Upon entry, visitors turn right through a dramatic entrance atrium, the lobby/reception area, to arrive at a spacious transverse four-story ramp hall set on axis with the bridge link to the Kunsthalle one floor above. Together with an adjacent elevator, this primary means of vertical circulation, the ramp, affords access to a second major gallery suspended above the ground-floor gallery and also to auxiliary exhibition spaces on both the lower ground floor and on the mezzanine level overlooking the entry. The grand ramp is historically a feature in a continuous circulation sequence. But I prefer to think of this ramp as an event in itself, more a picturesque and less a sequential element in the spatial whole. I hope that visitors will experience circulation through the building as a succession of minor shocks or jolts; movement through the building tends to be interrupted by stop effects and contra axes when the slope of the ramp ends at the entrance to the galleries
Light pours into the crisp white rectilinear galleries from glazed walls, which are faced with sunscreens. The main upper exhibition volume accessed by the ramp hall via a bridge, allows for views to the surrounding park and to the lower level.
The recessed floor plate of the upper gallery and the bounding walls of lower gallery also enable natural light to penetrate to the lower level. Controlled natural light exists in most of the exhibition spaces, reflecting distinct ideas of how space affects the viewing of art. Louvres on the south façade help control the amount of light that enters the gallery spaces throughout the day.

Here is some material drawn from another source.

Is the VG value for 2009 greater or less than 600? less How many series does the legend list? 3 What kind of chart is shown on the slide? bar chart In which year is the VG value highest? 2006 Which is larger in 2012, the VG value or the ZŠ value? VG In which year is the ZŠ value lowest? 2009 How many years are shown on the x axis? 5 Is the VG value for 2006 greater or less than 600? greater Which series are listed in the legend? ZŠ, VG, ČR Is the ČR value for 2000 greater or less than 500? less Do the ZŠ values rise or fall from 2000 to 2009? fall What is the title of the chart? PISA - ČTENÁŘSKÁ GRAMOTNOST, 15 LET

The changing weather of the day, the changing seasons of the year make the daylight in the museum illuminate the art in a manner that can never be achieved by artificial light. Light is the key material that pervades the interior spaces of the Museum as well. This enables the visitor to view the works of art during the day in natural light, like the conditions under which most of the artists created them. The Museum Frieder Burda will be as conceptually and physically radiant as hopefully, the experience of being there will be as well.